▶ **Exercise**
Copy out the data word for word, everything from the line containing "What distance separates" down to the line containing "the curled dry leaf at point 331,69 <", with both of those lines included.

-- BEGIN Material for this task --

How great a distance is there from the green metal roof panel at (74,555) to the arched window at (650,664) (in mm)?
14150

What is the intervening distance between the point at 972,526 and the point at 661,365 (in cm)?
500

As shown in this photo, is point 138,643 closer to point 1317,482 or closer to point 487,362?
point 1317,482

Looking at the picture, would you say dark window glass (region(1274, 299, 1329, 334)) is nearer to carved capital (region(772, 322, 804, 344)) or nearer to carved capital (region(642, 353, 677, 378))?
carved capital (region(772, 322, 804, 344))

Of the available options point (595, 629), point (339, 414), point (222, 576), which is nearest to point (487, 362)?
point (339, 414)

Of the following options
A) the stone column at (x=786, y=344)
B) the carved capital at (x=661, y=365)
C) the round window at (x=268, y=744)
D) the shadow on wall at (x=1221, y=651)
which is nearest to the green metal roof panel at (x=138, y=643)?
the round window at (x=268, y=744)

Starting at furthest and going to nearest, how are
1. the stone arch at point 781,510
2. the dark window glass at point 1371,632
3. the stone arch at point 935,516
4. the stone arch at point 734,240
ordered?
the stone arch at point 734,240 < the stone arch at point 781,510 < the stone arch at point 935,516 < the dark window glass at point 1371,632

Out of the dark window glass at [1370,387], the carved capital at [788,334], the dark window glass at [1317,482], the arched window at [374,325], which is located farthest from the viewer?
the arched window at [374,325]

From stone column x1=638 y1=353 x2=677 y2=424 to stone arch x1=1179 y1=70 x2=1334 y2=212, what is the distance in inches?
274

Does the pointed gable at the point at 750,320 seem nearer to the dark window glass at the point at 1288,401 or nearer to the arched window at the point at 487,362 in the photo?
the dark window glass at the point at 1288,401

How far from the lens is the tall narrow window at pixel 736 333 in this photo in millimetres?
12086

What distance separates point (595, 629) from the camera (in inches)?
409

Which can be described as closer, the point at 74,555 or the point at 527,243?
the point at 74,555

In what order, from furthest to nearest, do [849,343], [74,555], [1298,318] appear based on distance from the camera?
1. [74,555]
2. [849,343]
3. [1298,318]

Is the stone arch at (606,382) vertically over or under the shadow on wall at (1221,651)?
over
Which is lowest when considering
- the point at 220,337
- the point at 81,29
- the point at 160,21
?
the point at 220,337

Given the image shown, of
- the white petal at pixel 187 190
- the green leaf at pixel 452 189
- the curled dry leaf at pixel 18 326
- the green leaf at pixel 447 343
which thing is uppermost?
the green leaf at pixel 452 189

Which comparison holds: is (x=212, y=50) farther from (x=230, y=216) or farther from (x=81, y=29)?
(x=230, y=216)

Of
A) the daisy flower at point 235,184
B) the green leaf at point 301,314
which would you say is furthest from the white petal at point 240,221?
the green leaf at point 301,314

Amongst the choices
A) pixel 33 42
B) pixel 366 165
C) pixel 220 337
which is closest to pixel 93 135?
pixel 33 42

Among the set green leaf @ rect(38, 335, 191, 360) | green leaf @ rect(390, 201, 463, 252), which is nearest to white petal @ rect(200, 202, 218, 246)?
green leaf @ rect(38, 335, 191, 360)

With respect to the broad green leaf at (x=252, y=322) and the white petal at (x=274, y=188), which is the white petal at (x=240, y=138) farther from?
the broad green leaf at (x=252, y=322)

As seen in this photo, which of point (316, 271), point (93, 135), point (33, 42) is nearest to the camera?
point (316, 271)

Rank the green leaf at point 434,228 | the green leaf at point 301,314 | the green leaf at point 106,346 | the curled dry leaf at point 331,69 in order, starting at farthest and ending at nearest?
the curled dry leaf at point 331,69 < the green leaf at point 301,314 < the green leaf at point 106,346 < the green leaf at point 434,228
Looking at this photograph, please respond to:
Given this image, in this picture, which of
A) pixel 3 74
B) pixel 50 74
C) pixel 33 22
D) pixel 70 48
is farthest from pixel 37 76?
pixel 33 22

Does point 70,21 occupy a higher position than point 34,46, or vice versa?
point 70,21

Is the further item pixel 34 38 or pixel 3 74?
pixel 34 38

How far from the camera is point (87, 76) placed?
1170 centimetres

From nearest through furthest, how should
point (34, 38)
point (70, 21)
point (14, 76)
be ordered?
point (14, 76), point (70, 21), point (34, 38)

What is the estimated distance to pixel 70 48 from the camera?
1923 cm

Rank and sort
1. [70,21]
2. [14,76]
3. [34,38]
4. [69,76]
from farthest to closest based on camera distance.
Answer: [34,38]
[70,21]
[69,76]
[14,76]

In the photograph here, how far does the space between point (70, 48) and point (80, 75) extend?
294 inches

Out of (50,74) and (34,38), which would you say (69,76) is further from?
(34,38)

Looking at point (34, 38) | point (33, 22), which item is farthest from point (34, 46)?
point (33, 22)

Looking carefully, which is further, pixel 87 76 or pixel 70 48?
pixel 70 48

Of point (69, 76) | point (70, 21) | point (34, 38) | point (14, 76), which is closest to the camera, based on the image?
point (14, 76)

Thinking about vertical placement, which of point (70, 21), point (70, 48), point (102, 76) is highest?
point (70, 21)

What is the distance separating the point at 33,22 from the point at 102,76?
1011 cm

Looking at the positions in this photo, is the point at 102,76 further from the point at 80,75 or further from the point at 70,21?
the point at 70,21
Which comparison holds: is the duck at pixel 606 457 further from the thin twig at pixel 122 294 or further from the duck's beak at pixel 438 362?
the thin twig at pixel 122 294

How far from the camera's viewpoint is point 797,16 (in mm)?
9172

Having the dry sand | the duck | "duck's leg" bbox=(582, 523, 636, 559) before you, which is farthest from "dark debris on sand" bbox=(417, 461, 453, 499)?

-- END Material for this task --

▶ **Result for this task**
What distance separates point (595, 629) from the camera (in inches)?
409

Which can be described as closer, the point at 74,555 or the point at 527,243?
the point at 74,555

In what order, from furthest to nearest, do [849,343], [74,555], [1298,318] appear based on distance from the camera?
1. [74,555]
2. [849,343]
3. [1298,318]

Is the stone arch at (606,382) vertically over or under the shadow on wall at (1221,651)?
over
Which is lowest when considering
- the point at 220,337
- the point at 81,29
- the point at 160,21
?
the point at 220,337

Given the image shown, of
- the white petal at pixel 187 190
- the green leaf at pixel 452 189
- the curled dry leaf at pixel 18 326
- the green leaf at pixel 447 343
which thing is uppermost?
the green leaf at pixel 452 189

Which comparison holds: is (x=212, y=50) farther from (x=230, y=216) or farther from (x=81, y=29)?
(x=230, y=216)

Of
A) the daisy flower at point 235,184
B) the green leaf at point 301,314
which would you say is furthest from the white petal at point 240,221?
the green leaf at point 301,314

Amongst the choices
A) pixel 33 42
B) pixel 366 165
C) pixel 220 337
which is closest to pixel 93 135?
pixel 33 42

Among the set green leaf @ rect(38, 335, 191, 360) | green leaf @ rect(390, 201, 463, 252), which is nearest to white petal @ rect(200, 202, 218, 246)?
green leaf @ rect(38, 335, 191, 360)

With respect to the broad green leaf at (x=252, y=322) and the white petal at (x=274, y=188), which is the white petal at (x=240, y=138) farther from?
the broad green leaf at (x=252, y=322)

As seen in this photo, which of point (316, 271), point (93, 135), point (33, 42) is nearest to the camera?
point (316, 271)

Rank the green leaf at point 434,228 | the green leaf at point 301,314 | the green leaf at point 106,346 | the curled dry leaf at point 331,69 in order, starting at farthest and ending at nearest?
the curled dry leaf at point 331,69 < the green leaf at point 301,314 < the green leaf at point 106,346 < the green leaf at point 434,228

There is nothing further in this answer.